- Theatrical release poster
- Directed by: Edward D. Murphy
- Written by: Edward D. Murphy
- Produced by: Frank E. Johnson
- Starring: Cameron Mitchell; Geoff Binney; Jillian Kesner; John Dresden; Jennifer Holmes; Hope Holiday;
- Cinematography: Frank E. Johnson
- Edited by: Eric Lindemann
- Music by: Walter Murphy
- Production company: Ansor International
- Distributed by: American Panorama
- Release date: 1982;
- Running time: 86 minutes
- Countries: Philippines; United States;
- Language: English

= Raw Force =

1982 film directed by Edward D. Murphy

Raw Force (also known as Kung Fu Cannibals) is a 1982 martial arts action horror film written and directed by Edward D. Murphy.
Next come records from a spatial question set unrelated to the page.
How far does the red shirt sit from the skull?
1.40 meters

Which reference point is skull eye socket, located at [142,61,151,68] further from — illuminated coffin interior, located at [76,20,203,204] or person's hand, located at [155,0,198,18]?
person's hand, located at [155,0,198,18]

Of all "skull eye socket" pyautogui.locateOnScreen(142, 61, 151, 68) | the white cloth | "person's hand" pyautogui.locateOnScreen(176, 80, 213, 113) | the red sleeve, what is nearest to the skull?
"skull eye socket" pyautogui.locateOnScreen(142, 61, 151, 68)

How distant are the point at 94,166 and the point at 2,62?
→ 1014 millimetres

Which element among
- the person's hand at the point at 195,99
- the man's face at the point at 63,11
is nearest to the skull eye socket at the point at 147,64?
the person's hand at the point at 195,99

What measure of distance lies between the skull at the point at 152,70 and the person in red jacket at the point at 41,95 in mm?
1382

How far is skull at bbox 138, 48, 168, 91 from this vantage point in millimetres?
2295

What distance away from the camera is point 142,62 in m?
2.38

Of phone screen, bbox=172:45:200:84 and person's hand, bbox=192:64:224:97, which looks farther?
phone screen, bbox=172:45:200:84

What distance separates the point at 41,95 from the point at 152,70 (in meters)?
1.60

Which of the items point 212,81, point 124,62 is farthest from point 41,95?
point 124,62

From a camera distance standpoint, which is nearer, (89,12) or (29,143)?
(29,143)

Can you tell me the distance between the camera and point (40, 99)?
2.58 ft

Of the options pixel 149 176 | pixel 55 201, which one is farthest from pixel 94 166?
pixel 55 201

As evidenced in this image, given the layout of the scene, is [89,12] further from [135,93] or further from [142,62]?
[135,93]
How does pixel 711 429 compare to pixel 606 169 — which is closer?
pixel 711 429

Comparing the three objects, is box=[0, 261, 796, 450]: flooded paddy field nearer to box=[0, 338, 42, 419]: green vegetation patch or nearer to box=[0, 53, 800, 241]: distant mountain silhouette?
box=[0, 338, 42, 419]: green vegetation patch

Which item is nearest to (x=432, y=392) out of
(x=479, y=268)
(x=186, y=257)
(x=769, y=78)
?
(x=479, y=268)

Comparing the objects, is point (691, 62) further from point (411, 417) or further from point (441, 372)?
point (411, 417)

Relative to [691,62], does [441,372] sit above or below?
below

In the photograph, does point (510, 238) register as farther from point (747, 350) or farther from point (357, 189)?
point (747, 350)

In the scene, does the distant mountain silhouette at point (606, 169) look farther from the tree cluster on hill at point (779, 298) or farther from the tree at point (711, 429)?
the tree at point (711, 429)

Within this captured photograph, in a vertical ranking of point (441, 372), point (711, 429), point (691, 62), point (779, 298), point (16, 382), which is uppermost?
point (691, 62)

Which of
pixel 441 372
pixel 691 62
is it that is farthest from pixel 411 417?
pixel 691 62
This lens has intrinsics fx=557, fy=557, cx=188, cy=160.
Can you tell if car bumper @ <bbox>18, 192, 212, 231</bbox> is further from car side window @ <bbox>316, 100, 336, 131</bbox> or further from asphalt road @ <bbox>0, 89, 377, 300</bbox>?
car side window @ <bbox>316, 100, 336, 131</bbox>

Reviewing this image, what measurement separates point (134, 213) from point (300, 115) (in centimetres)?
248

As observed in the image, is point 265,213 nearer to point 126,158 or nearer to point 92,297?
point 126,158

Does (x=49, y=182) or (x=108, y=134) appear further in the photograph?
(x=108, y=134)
An international co-production of the Philippines and the United States, it stars Cameron Mitchell, Geoff Binney, Jillian Kesner, John Dresden, Jennifer Holmes and Hope Holiday.

== Plot ==

The Burbank Karate club travel to a forbidden island of disgraced martial artists to do battle with zombies, mercenaries, cannibals and kung fu masters so deadly and sinister they had to be banished to the Island of Raw Force.

== Home media ==
In October 2014, Raw Force was released on Blu-ray and DVD by Vinegar Syndrome.